Step 1: Know your Argo CD custom resources
Locate all Argo CD custom resources you want to back up, such as secrets, ConfigMaps, appProjects, and anything else related to custom resources. After you locate these, label them as cluster.open-cluster-management.io/backup: "argocd" for the OADP Operator to identify. Labeling assures that the resource is part of the passive data backup:
Label your Argo CD custom resources using the RHACM console, the oc label command or an RHACM policy. I recommend deploying an RHACM policy that checks if Argo CD resources are labeled. You may use the RHACM policy policy-argoresources policy from my repository. The following image shows a list of policy violations after the policy-argoresources policy is applied when Argo CD resources are not labeled:
The following image shows that there are no violations in the local cluster because all of the Argo CD resources are labeled:
Step 2: Create a scheduled backup
Create a scheduled backup after you label the resources and the DataProtectionApplication has an Available status on the active and passive clusters. BackupSchedule.cluster.open-cluster-management.io is a resource that sets up an RHACM backup, which is scheduled according to the veleroSchedule value. Create the resource on the active cluster and in the open-cluster-management namespace. Run the following command to create the ScheduledBackup YAML:
oc create ScheduledBackup.yaml -n open-cluster-management-backup
When the scheduled time is met, backups are created and displayed in the Backup section from the OADP Operator. View the following image:
Step 3: Create a syncWindows specification
This stage is critical to avoid problems such as race conditions between Argo CD's passive and active clusters. Create a block sync policy on your passive cluster. To deploy the policy, use the Open Cluster Management as the admission controller. Run the following command:
oc create policy.yaml
See my policy-argo-windowsync-block policy for more details. My policy uses Open Cluster Management to mutate and locate any custom resource that matches kind: AppProject, and modify it to contain the SyncWindow block type, which is scheduled for day (24h). This stops syncs on the passive cluster. View the following images that show there is no sync from the console:
Step 4: Restore the data
This is the final stage, where the magic happens. First, look at the differences between the Argo CD instances (passive and active) before restoring the scheduled backup data.

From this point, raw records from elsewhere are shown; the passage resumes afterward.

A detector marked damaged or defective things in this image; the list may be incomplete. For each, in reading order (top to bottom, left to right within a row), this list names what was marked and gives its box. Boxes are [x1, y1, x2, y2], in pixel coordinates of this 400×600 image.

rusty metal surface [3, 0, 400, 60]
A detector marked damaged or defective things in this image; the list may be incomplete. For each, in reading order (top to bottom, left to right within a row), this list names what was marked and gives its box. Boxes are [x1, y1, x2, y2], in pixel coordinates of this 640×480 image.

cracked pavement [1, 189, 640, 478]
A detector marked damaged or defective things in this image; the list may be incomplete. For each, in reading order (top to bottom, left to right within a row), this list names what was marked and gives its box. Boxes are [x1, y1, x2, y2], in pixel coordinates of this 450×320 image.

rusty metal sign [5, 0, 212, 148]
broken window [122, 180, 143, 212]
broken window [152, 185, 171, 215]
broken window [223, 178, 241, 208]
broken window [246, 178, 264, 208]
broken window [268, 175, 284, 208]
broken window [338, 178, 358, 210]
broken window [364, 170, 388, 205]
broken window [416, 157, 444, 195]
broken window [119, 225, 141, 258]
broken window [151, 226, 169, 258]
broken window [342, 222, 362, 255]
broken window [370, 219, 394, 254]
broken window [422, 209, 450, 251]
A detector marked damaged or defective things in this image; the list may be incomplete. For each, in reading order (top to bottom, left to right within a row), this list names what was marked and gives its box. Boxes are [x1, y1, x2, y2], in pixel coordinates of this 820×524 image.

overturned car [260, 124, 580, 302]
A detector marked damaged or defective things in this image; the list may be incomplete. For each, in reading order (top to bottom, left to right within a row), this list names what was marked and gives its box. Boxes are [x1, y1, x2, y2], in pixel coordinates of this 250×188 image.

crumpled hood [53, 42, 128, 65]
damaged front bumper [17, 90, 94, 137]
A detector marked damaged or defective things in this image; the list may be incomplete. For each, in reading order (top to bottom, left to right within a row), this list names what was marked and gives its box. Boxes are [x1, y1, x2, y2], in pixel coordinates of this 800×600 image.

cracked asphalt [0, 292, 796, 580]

View the following images of the Argo CD console:
Verify that nothing on the Argo CD passive cluster can interrupt the process. Next, create a Restore.cluster.open-cluster-management.io resource on the passive cluster. Run the following command to create your Restore resource:
oc create Restore.yaml -n open-cluster-management-backup
Your Restore resource might resemble the following file:
Based on the previous Restore resource, the latest BackupStorageLocation resource is restored every 15 minutes. After restoring the first backup, you should see that all resources transferred successfully and that AppProjects resources now have the SyncWindow status. Open the passive Argo CD instance and see what happened. View the following images of the Argo CD console:
Congratulations! You completed the restore process. To set the passive cluster as active, make sure the current active cluster is not available, then remove the policy and the Restore resource. Create a ScheduledBackup resource. If you want to revert the change, just complete this procedure again.
This blog post explored how to implement a disaster recovery strategy for Argo CD using RHACM and the OADP operator. I covered the necessary components that must be backed up, showed a high-level architecture diagram, and provided step-by-step instructions for configuring an active-passive hub cluster configuration. You saw how to use the RHACM governance component to block your passive cluster from syncing applications. By following the steps outlined above, organizations can protect their Argo CD data and permits business continuity during disasters. Whether you choose to replicate data and manifests to a secondary site using periodic backups, real-time replication, or continuous synchronization, this strategy provides an added layer of protection against disasters that may impact the primary site.